# Forces Pension



## mazlester (Oct 30, 2010)

Hello,

We are moving over sometime next year and need some advice on Pensions. My husband is ex forces and I will be once we move over and we will be in receipt of our forces pension. Currently my husband gets is paid in the UK but we don't know which would be the most profitable way of getting out pension once we move over. Either get it UK tax paid or Spanish tax paid. Any ideas?????


----------



## 90199 (Mar 21, 2010)

mazlester said:


> Hello,
> 
> We are moving over sometime next year and need some advice on Pensions. My husband is ex forces and I will be once we move over and we will be in receipt of our forces pension. Currently my husband gets is paid in the UK but we don't know which would be the most profitable way of getting out pension once we move over. Either get it UK tax paid or Spanish tax paid. Any ideas?????


The Inland Revenue U.K. will advise you, however the choice is not yours, you can apply to the Inland Revenue U.K. for tax to be paid in Spain but the decision is made by them. 

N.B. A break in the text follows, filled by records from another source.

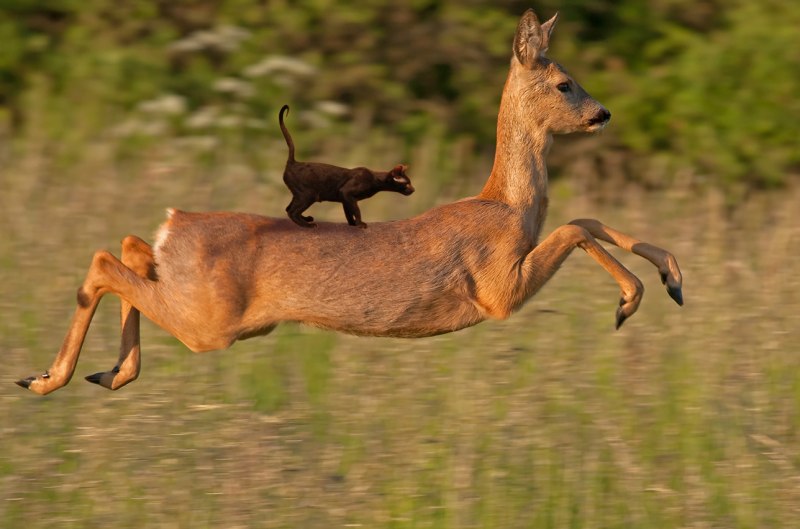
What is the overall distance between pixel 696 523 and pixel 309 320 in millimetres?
2181

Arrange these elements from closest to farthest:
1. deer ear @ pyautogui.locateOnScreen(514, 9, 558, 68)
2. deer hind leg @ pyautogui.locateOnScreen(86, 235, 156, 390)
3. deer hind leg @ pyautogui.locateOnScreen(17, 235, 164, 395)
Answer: deer ear @ pyautogui.locateOnScreen(514, 9, 558, 68)
deer hind leg @ pyautogui.locateOnScreen(17, 235, 164, 395)
deer hind leg @ pyautogui.locateOnScreen(86, 235, 156, 390)

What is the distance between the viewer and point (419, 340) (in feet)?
22.7

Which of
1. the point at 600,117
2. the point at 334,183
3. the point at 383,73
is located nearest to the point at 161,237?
the point at 334,183

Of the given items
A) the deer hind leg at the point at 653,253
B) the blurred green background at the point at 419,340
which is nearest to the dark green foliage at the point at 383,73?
the blurred green background at the point at 419,340

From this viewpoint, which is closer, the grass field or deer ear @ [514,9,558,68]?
deer ear @ [514,9,558,68]

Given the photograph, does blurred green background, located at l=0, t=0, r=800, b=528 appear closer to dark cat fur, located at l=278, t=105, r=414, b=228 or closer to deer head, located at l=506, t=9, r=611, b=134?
deer head, located at l=506, t=9, r=611, b=134

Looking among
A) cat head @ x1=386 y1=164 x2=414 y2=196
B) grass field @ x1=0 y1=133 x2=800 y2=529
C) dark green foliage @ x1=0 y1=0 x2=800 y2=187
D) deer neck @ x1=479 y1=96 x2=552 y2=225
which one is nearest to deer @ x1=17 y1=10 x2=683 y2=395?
deer neck @ x1=479 y1=96 x2=552 y2=225

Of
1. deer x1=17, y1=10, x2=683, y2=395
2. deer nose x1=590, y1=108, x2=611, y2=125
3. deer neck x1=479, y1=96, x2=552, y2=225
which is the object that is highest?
deer nose x1=590, y1=108, x2=611, y2=125

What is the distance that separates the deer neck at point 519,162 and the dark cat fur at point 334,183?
0.79 m

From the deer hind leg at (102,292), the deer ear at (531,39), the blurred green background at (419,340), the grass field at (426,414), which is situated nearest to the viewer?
the deer ear at (531,39)

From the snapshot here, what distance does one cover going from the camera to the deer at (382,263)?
4070 millimetres

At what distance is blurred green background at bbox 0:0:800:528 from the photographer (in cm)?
563

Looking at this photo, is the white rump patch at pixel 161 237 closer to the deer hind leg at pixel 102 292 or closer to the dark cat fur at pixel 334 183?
the deer hind leg at pixel 102 292

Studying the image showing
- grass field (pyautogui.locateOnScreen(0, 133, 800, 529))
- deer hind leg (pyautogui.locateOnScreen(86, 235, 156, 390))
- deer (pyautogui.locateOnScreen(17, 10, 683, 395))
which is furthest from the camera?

Also if it is classed as a government pension, and I think yours will be, it will be taxed at source, in the U.K. Check with the Inland Revenue office, they advised me, and surprisingly they are not all bhastards

Hepa


----------



## mazlester (Oct 30, 2010)

Hepa said:


> The Inland Revenue U.K. will advise you, however the choice is not yours, you can apply to the Inland Revenue U.K. for tax to be paid in Spain but the decision is made by them.
> 
> Also if it is classed as a government pension, and I think yours will be, it will be taxed at source, in the U.K. Check with the Inland Revenue office, they advised me, and surprisingly they are not all bhastards
> 
> Hepa


Cheers Hepa will do!


----------



## Stravinsky (Aug 12, 2007)

Hepa said:


> The Inland Revenue U.K. will advise you, however the choice is not yours, you can apply to the Inland Revenue U.K. for tax to be paid in Spain but the decision is made by them.
> 
> Also if it is classed as a government pension, and I think yours will be, it will be taxed at source, in the U.K. Check with the Inland Revenue office, they advised me, and surprisingly they are not all bhastards
> 
> Hepa


Although you are right about Government pensions automatically being taxed in the UK, as regards general taxation you send the relevant form to HMRC Nottingham and they approve your "zero" tax in the UK if you have become a tax resident in Spain.

In that way you can get the best of both worlds, having your Government pension taxed in the UK and your State pension taxed in Spain .... using both allowances to maybe pay very little or no tax.


----------



## dunmovin (Dec 19, 2008)

try contacting The Royal British Legion. Many members and very helpful

About The Royal British Legion - The Royal British Legion

If anyone knows about forces pensions... these people will


----------



## Stravinsky (Aug 12, 2007)

dunmovin said:


> try contacting The Royal British Legion. Many members and very helpful
> 
> About The Royal British Legion - The Royal British Legion
> 
> If anyone knows about forces pensions... these people will



Government pensions _are_ taxed in the UK with certain exceptions (Spain isnt an exception) and according to this HMRC web site, Forces pension is a government pension and therfore will be taxed in UK. The OP therefore has no choice, however he will be able to get his state pension and other income transferred to Spain for tax purposes, and as I said .... that will take advantage of allowances in both countries, reducing tax burden

HM Revenue & Customs: UK Government Pensions


----------